I can see this becoming a bit of a monthly treat for me but at some point I want to try a few other companies too.

Monday and Tuesday's photos:

This was Monday's breakfast and it was delicious.

Monday's lunch:  a sort of quichy thing.  I lined the little dish with finely sliced courgette and it worked very well indeed.

No photos of what I had for the unplanned dinner Monday evening.
Yesterday's breakfast was fruit - apple, pear and banana
Lunch was what I had planned for Monday dinner - sausage not pasta.
Again, no photos as I was very busy and eating on the run, so to speak.
And dinner.  A Slimwell ready meal but the best bit is that it was the first fresh runner beans of the year, picked in Dad's garden and brought home.  And they were so, so good.
Dessert was a Mullerlight


It's amazing how much good stuff one can have and still keep the calories under control!
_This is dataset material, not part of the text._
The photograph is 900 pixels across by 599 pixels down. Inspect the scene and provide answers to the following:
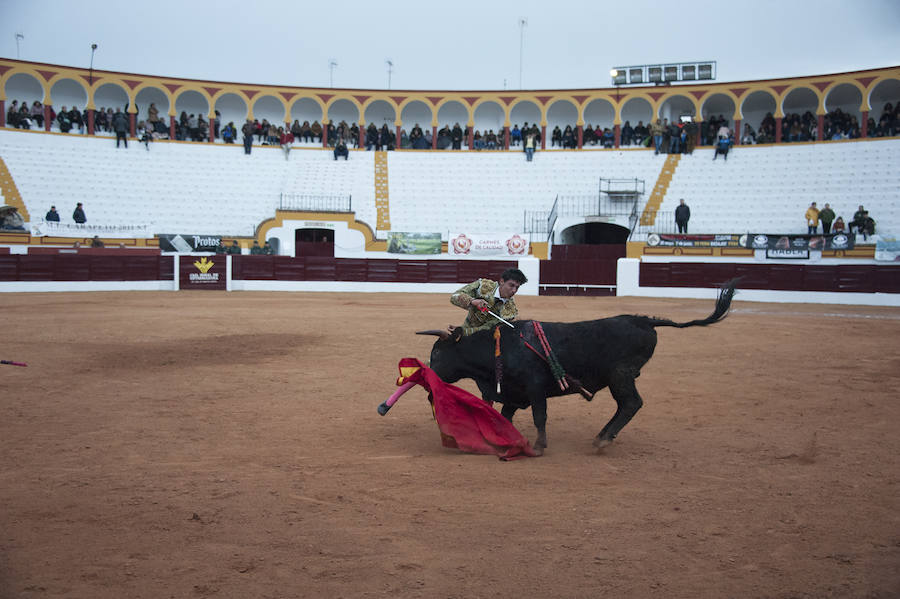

Today's plans:  I'm rather enjoying this 'strict' thing.  It is challenging me in a good way, to really think about everything and making sure I have plenty of fruit and veg.
Breakfast and dinner seem rather odd, I know, but I have stuff to use up and I'm not wasting it.

B:  roast dinner soup.
I know . . . but I defrosted it and must either eat it today or chuck it out and I don't want to do that.  I'm not having any extra bits with it, just the soup.
Specific foods for specific meals is just a social convention anyway!
SW:  free - no syns

L:  smoky bbq chicken with a side salad; fruit
What you see on the dinner plate above is about two thirds of the ready meal so I'm having the rest today.  
SW:  I'm calling it half a syn for the chicken (it's less really) and half a syn for some spray salad dressing.  The mixed salad will be pretty much all speed

D:  chicken in orange sauce, stir fry vegetables, konjac rice; yogurt
The first of my chicken challenge meals, this is in the Pinch of Nom Everyday Light book.  It's not on the web site, sadly, so I can't point the way.  It uses xanthan gum as a thickener and, luckily, I have some in the cupboard. 
I've dug the bag of frozen stir fry veg from the depths of the freezer so if I don't feel like using fresh, I have that as a fall back.  I do have the veg for fresh though so it depends on energy levels!  I'll let you know!
SW:  I think the chicken is syn free, one syn for the rice, half a syn for the yogurt

Summary:
The healthy extras do seem to be taking a bit of a battering at the moment but I'm not so fussed really.  They will be back!